Re: corrupt pages detected by enabling checksums

From: Florian Pflug <fgp(at)phlo(dot)org>
To: Jeff Janes <jeff(dot)janes(at)gmail(dot)com>
Cc: Simon Riggs <simon(at)2ndquadrant(dot)com>, Andres Freund <andres(at)2ndquadrant(dot)com>, Tom Lane <tgl(at)sss(dot)pgh(dot)pa(dot)us>, Jeff Davis <pgsql(at)j-davis(dot)com>, Fujii Masao <masao(dot)fujii(at)gmail(dot)com>, PostgreSQL-development <pgsql-hackers(at)postgresql(dot)org>
Subject: Re: corrupt pages detected by enabling checksums
Date: 2013-04-05 08:34:42
Message-ID: B8B12124-E852-4203-B802-819F720283EE@phlo.org
Views: Raw Message | Whole Thread | Download mbox | Resend email
Thread:
Lists: pgsql-hackers

On Apr4, 2013, at 23:21 , Jeff Janes <jeff(dot)janes(at)gmail(dot)com> wrote:
> This brings up a pretty frightening possibility to me, unrelated to data checksums. If a bit gets twiddled in the WAL file due to a hardware issue or a "cosmic ray", and then a crash happens, automatic recovery will stop early with the failed WAL checksum with an innocuous looking message. The system will start up but will be invisibly inconsistent, and will proceed to overwrite that portion of the WAL file which contains the old data (real data that would have been necessary to reconstruct, once the corruption is finally realized ) with an end-of-recovery checkpoint record and continue to chew up real data from there.

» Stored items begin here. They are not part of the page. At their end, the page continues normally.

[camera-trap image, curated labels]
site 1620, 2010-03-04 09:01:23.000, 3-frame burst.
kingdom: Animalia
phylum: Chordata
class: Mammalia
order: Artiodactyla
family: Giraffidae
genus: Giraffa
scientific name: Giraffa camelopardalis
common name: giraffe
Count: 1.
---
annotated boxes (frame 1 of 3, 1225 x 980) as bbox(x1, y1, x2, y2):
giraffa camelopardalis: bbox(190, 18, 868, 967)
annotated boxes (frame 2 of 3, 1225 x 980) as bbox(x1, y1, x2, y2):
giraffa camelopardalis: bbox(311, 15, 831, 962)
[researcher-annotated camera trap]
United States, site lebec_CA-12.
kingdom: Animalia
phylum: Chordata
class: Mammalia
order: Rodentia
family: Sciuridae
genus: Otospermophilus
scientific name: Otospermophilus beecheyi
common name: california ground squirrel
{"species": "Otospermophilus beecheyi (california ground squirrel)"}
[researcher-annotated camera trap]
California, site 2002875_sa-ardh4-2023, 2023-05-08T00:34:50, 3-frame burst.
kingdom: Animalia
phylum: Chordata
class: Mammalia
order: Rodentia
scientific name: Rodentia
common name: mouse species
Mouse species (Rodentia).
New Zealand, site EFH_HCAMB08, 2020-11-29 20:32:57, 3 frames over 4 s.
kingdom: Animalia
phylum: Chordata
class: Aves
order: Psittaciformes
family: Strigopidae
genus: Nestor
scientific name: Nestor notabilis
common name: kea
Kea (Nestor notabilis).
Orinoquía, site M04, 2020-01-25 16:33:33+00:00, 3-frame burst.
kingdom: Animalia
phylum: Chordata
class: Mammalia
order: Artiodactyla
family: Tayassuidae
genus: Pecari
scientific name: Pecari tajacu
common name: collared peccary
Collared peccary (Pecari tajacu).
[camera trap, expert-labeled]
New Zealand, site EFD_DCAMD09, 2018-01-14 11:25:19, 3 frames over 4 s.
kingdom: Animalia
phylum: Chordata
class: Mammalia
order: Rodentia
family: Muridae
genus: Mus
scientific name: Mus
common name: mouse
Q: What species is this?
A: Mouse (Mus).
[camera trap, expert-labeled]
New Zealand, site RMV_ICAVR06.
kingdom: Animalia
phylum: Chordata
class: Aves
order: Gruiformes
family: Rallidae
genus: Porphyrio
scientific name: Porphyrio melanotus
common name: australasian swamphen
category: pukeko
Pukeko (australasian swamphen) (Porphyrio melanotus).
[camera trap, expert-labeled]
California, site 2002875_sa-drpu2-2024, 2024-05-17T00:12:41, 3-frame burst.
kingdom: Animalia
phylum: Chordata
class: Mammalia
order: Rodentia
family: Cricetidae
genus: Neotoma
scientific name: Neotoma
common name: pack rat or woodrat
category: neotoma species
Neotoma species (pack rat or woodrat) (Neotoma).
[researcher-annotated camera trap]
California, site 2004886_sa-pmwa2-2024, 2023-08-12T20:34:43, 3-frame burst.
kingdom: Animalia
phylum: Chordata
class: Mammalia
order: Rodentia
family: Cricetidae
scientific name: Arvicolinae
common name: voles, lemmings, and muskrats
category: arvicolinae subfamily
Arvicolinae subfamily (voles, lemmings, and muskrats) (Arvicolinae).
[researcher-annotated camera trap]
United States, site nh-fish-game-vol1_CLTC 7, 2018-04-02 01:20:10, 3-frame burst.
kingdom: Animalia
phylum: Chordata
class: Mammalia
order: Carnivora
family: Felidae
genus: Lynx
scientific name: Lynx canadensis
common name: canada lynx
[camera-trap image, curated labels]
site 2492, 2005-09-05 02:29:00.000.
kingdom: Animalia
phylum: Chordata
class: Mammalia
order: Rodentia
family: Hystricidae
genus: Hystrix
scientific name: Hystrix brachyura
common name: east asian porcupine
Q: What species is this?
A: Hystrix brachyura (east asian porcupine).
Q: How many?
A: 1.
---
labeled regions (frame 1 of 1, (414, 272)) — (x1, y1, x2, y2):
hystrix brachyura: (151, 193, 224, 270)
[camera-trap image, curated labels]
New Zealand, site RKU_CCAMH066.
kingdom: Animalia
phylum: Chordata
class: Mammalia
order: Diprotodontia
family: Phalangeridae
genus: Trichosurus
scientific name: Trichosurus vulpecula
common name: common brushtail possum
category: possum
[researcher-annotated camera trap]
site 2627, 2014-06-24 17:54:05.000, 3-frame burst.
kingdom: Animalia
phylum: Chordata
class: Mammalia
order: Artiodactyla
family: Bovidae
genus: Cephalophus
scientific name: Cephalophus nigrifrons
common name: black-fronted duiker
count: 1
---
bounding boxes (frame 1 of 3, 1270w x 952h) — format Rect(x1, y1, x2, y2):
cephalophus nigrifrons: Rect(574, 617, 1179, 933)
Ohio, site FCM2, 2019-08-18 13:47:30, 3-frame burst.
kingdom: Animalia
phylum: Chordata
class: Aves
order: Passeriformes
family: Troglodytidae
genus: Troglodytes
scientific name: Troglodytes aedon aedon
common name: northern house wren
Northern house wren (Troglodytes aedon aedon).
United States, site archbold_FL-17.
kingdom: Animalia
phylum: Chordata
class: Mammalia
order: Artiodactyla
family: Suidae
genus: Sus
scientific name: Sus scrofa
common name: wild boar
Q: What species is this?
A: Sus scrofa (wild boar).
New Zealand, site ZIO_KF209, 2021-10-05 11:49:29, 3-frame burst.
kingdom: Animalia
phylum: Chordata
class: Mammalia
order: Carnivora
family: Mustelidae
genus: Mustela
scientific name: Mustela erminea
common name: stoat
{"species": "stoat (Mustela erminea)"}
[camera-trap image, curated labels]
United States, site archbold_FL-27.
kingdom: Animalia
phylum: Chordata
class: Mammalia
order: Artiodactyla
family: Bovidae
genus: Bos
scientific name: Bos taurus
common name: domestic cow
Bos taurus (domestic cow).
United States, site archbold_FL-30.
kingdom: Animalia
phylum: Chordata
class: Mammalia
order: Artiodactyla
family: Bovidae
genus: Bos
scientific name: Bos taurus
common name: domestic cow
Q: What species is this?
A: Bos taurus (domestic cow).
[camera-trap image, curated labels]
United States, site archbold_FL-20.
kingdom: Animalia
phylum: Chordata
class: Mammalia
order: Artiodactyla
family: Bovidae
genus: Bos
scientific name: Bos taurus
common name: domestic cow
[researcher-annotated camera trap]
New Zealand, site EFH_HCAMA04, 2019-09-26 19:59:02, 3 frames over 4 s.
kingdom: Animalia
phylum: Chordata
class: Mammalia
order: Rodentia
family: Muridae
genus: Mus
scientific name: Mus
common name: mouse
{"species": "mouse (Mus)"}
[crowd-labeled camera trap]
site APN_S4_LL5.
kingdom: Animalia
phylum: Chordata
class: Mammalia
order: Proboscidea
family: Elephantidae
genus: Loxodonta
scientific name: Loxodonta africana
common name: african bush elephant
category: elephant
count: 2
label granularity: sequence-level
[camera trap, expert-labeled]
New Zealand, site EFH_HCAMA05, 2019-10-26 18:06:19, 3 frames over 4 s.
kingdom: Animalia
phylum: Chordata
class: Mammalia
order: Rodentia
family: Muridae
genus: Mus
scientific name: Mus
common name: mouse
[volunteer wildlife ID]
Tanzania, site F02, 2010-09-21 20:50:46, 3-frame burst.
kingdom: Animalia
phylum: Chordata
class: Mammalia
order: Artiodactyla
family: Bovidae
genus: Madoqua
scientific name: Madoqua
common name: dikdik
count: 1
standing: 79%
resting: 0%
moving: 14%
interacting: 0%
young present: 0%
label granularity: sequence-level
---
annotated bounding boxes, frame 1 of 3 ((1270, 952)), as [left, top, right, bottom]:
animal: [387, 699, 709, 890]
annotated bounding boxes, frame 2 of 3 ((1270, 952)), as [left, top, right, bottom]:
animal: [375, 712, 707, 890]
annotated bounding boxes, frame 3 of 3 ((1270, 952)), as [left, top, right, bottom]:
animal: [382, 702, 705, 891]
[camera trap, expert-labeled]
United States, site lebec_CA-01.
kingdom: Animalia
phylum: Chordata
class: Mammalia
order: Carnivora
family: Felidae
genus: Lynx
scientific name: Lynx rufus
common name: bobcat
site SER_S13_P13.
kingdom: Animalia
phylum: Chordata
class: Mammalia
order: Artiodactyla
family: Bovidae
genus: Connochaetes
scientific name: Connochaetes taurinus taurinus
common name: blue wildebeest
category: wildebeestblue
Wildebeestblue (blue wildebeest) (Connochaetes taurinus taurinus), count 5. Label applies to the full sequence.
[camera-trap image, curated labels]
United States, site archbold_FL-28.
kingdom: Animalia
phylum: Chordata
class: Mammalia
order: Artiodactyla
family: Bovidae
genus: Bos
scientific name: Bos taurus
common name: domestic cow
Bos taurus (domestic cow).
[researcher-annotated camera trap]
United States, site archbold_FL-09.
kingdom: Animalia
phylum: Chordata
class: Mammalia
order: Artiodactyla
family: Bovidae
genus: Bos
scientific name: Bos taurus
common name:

Maybe we could scan forward to check whether a corrupted WAL record is followed by one or more valid ones with sensible LSNs. If it is, chances are high that we haven't actually hit the end of the WAL. In that case, we could either log a warning, or (better, probably) abort crash recovery. The user would then need to either restore the broken WAL segment from backup, or override the check by e.g. setting recovery_target_record="invalid_record". (The default would be recovery_target_record="last_record". The name of the GUC tries to be consistent with existing recovery.conf settings, even though it affects crash recovery, not archive recovery.)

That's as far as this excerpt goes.